I was told that as AIG is the holding company for VALIC, that my retirement funds would be safe. That AIG can't take money from insurance companies like VALIC to pay their losses. That if necessary AIG can sell VALIC to another holding company. Is this right?
9-17-2008 @ 12:47AM
Tom - St. Louis said...
Boo, hoo, hoo. In good times corporate America tells government to stay off their backs and let the free market reign.
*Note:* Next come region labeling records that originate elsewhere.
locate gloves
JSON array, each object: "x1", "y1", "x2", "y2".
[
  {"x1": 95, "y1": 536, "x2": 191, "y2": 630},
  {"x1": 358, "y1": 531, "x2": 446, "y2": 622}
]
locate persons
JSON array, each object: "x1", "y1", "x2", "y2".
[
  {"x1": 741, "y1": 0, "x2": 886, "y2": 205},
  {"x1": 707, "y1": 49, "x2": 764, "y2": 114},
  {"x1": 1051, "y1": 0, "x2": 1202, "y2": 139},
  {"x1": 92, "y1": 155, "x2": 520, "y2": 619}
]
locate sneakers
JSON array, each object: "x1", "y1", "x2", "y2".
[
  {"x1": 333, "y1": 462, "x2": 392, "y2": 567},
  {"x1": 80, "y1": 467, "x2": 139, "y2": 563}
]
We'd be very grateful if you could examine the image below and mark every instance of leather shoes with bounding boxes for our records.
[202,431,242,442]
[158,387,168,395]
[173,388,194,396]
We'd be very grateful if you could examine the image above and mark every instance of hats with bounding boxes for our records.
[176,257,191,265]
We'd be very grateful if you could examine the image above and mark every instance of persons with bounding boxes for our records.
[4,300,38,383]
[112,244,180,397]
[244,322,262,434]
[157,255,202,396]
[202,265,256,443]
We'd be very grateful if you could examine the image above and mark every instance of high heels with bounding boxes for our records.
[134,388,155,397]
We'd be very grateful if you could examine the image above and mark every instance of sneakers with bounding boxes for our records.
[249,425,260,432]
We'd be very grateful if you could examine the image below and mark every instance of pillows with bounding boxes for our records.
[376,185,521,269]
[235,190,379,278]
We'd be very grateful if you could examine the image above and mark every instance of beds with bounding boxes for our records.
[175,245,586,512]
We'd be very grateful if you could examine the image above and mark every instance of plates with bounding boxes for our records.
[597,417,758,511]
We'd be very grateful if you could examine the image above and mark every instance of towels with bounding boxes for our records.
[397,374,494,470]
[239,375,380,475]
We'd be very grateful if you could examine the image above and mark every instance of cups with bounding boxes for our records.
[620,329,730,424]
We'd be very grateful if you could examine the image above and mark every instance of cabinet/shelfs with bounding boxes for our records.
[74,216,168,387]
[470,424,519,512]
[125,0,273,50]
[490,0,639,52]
Then when they make stupid, very high risks decisions they cry to the gov. to bail them out. Its happened so many times in the past corporations just assume they can continue this pattern ad nauseum. As Mike said earlier at the very minimum the corporate officers and board of directors need to be required to do something along the lines of paying back all their bonuses and most of their salaries for the last 5 years.